Some studies divided one image into several smaller ones to increase the sample size. They are then used as independent cases within the general sample for AI applications. A preliminary check is required before this procedure to ensure the analyzed areas of a single image are independent of each other. Absence of such a check can result in pseudo-replication and an overestimation of the model’s performance.

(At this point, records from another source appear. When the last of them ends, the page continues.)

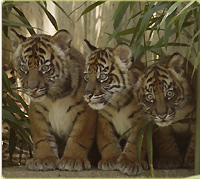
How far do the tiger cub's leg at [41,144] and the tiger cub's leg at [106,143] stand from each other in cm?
39

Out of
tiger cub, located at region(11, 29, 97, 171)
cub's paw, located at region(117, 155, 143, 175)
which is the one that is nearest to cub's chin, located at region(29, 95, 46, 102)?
tiger cub, located at region(11, 29, 97, 171)

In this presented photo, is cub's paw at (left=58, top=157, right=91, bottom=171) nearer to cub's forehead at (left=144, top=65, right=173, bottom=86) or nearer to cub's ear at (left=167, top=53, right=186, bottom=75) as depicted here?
cub's forehead at (left=144, top=65, right=173, bottom=86)

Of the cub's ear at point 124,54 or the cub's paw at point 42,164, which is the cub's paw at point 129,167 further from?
the cub's ear at point 124,54

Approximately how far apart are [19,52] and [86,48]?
0.57m

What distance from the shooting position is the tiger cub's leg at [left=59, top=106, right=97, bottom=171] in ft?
12.1

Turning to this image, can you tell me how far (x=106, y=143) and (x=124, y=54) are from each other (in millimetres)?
772

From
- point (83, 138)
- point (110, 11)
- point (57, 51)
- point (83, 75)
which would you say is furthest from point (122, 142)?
point (110, 11)

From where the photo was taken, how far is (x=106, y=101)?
11.9 feet

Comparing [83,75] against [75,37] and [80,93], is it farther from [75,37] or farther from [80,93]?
[75,37]

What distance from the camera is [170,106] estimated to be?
137 inches

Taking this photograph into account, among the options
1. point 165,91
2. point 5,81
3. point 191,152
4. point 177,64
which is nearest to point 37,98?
point 5,81

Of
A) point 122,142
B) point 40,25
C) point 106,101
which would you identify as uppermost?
point 40,25

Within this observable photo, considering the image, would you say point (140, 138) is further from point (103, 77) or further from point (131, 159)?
point (103, 77)

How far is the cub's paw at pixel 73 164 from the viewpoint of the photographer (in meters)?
3.65
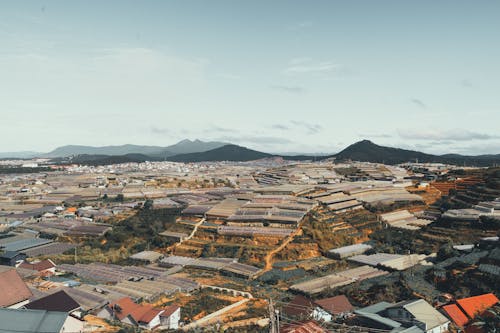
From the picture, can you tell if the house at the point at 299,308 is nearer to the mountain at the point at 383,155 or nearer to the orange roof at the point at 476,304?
the orange roof at the point at 476,304

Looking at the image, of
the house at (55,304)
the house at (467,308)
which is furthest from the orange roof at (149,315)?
the house at (467,308)

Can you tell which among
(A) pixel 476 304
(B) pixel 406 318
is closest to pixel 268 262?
(B) pixel 406 318

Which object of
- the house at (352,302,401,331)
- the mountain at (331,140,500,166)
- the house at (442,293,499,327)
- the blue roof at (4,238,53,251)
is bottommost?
the blue roof at (4,238,53,251)

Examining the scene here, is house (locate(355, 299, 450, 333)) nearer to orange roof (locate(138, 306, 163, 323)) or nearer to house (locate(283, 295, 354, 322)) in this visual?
house (locate(283, 295, 354, 322))

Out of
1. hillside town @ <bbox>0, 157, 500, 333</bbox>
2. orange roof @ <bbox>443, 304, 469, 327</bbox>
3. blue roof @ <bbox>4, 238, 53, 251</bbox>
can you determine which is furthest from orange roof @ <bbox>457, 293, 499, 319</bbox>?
blue roof @ <bbox>4, 238, 53, 251</bbox>

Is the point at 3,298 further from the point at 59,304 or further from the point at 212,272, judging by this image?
the point at 212,272

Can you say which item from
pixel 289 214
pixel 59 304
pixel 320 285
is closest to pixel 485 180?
pixel 289 214

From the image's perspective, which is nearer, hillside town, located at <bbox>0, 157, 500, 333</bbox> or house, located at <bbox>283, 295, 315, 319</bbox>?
hillside town, located at <bbox>0, 157, 500, 333</bbox>
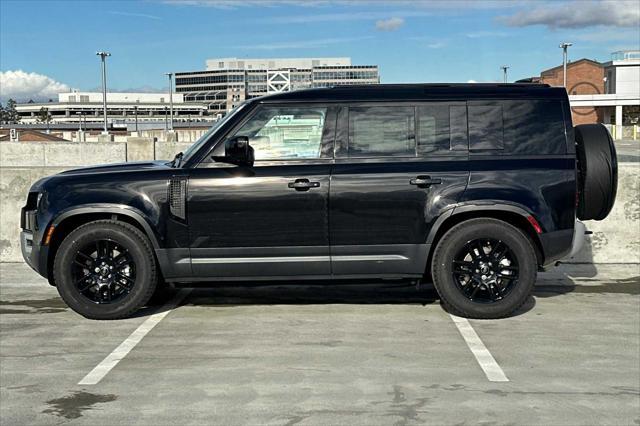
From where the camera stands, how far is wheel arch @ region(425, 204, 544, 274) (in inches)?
259

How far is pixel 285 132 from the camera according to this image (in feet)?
22.3

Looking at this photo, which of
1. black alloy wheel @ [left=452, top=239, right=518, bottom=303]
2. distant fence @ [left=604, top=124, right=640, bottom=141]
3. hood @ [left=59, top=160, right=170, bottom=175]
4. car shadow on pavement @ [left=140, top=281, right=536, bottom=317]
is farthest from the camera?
distant fence @ [left=604, top=124, right=640, bottom=141]

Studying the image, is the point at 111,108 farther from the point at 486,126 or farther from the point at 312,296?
the point at 486,126

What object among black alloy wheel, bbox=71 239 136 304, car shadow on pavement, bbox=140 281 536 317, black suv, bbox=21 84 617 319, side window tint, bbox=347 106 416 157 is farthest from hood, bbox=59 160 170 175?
side window tint, bbox=347 106 416 157

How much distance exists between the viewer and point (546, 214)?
660cm

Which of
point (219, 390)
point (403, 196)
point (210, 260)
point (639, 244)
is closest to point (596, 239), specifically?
point (639, 244)

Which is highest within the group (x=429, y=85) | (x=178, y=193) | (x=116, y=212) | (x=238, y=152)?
(x=429, y=85)

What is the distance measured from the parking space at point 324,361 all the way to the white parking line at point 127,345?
0.15 ft

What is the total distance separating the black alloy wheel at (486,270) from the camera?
21.9 ft

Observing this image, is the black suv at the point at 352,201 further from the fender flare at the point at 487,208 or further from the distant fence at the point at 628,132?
the distant fence at the point at 628,132

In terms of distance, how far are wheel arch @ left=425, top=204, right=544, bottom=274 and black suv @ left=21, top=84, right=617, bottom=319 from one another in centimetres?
1

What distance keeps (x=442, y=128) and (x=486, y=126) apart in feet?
1.26

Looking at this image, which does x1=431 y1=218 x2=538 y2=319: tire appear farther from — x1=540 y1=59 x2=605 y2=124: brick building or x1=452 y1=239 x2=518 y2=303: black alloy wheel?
x1=540 y1=59 x2=605 y2=124: brick building

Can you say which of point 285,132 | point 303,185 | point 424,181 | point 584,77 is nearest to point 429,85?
point 424,181
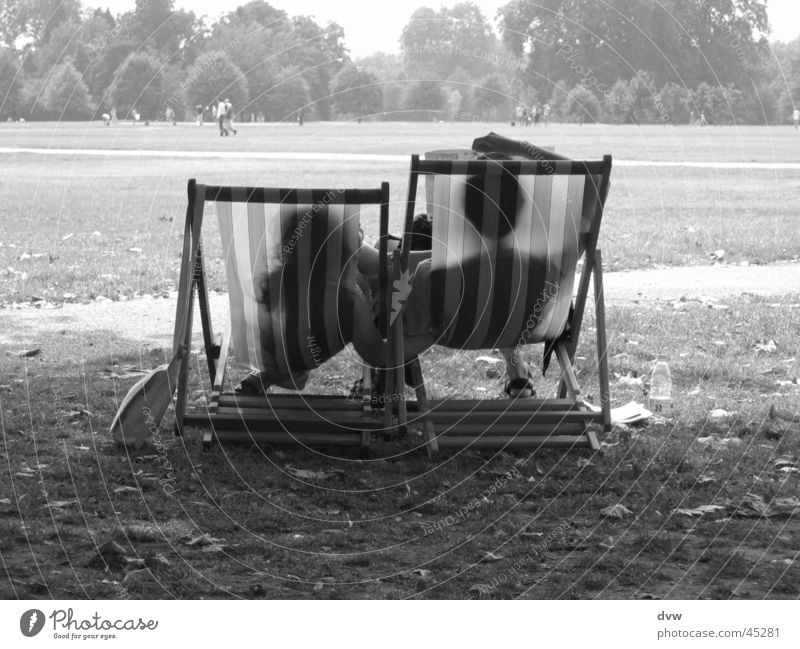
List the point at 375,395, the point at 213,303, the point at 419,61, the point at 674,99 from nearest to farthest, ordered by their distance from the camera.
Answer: the point at 375,395
the point at 213,303
the point at 419,61
the point at 674,99

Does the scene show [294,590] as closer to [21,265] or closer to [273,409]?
[273,409]

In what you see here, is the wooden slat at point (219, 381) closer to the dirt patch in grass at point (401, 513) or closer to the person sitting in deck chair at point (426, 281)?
the dirt patch in grass at point (401, 513)

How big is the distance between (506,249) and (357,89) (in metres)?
11.2

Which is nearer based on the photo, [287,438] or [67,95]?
[287,438]

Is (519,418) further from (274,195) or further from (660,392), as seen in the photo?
(274,195)

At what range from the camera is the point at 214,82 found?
24.1 m

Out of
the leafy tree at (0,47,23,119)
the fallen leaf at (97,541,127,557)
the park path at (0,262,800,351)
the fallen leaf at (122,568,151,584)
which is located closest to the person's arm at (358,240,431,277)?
the fallen leaf at (97,541,127,557)

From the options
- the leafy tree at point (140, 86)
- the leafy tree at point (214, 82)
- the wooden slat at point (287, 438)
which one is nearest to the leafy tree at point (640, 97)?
the leafy tree at point (214, 82)

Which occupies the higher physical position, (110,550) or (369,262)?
(369,262)

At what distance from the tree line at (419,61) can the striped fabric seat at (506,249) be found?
6.05 ft

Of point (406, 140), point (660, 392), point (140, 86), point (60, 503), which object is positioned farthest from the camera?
point (406, 140)

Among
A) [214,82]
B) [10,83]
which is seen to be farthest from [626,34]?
[10,83]

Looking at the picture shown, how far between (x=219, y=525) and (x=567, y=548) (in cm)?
119

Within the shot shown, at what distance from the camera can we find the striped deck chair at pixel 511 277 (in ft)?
16.6
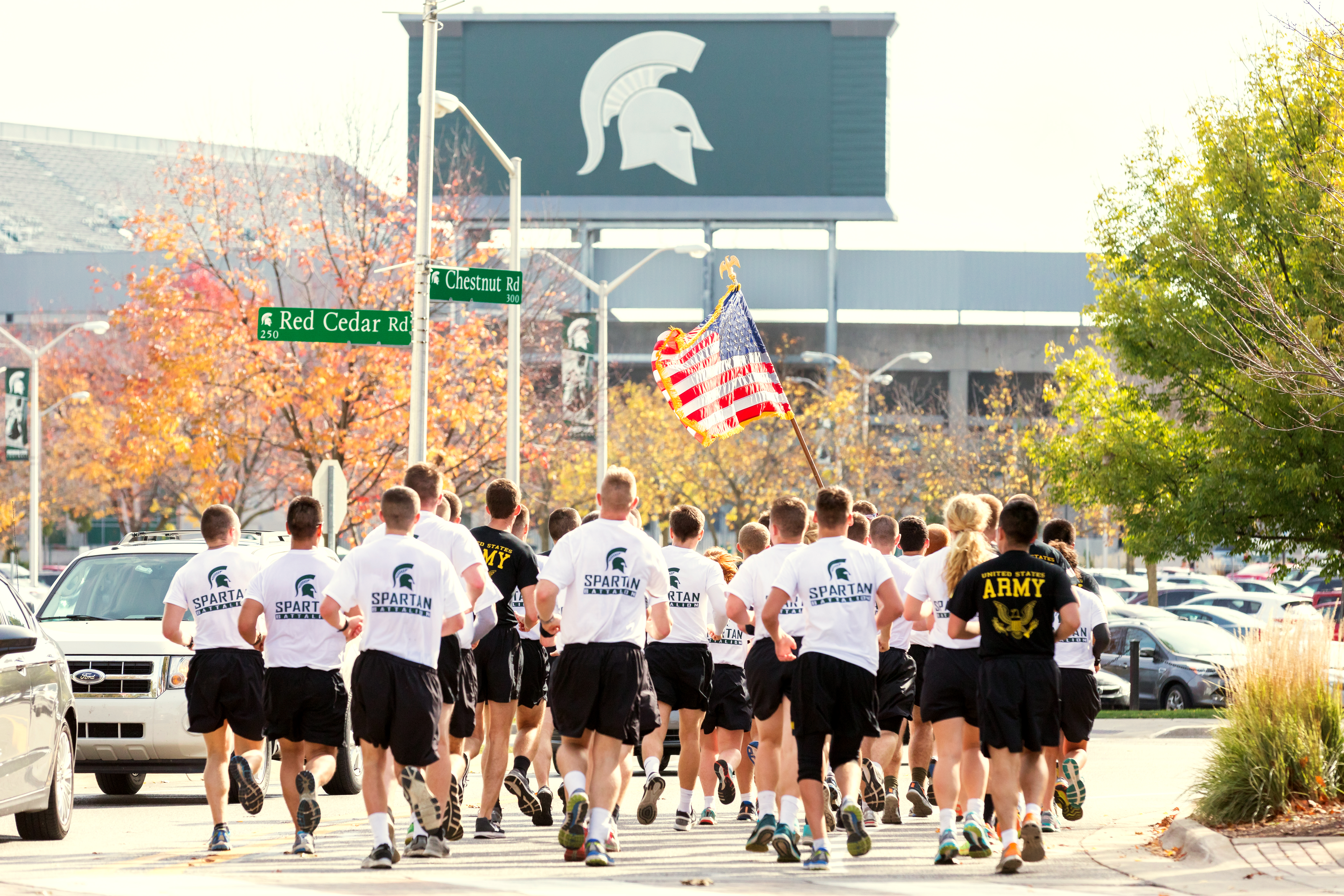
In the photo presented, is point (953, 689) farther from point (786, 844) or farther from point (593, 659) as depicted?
point (593, 659)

Additionally, studies with conflicts of interest were identified because they were sponsored by the equipment manufacturer, either directly or indirectly. This increased the risk of bias when assessing AI performance. However, we did not find any studies indicating poor AI performance. This indirectly suggests publication bias, which occurs when negative results are unavailable to the scientific community.

In some cases, the overall complexity of medical tasks was also difficult to overcome. For example, AI systems may identify certain cell types in an image exceptionally well, yet fail to recognize others at an unacceptable level.

The structure of processes and the laboratory’s needs are often more complex than the experimental conditions. Additionally, even laboratories in the same specialty may have different working conditions (e.g., use of their own reference values). The need for AI technologies is driven by the desire for time and resource savings. However, there are factors that can offset the potential benefits of using them in real-world conditions:

  • The need for many annotated images;
  • The variability in sensitivity and specificity (e.g., high performance in detecting true positive cases but lower performance in detecting true negative cases);
  • The need to train healthcare professionals;
  • Mandatory human verification of classification results;
  • Difficulty interpreting the conclusions and variability of the results because the operation of the neural network is a black box for the user.

The time and financial costs of implementing AI technologies in laboratory practices remain uncertain.

Therefore, machine learning models have good potential as an auxiliary tool for healthcare professionals in the field of laboratory medicine. AI technologies can automate and standardize routine laboratory processes [35, 36] and solve a wide range of pathological tasks. More experimental research on AI applications is needed to address existing methodological issues [37] and evaluate the cost-benefit ratio of incorporating AI into laboratory practices.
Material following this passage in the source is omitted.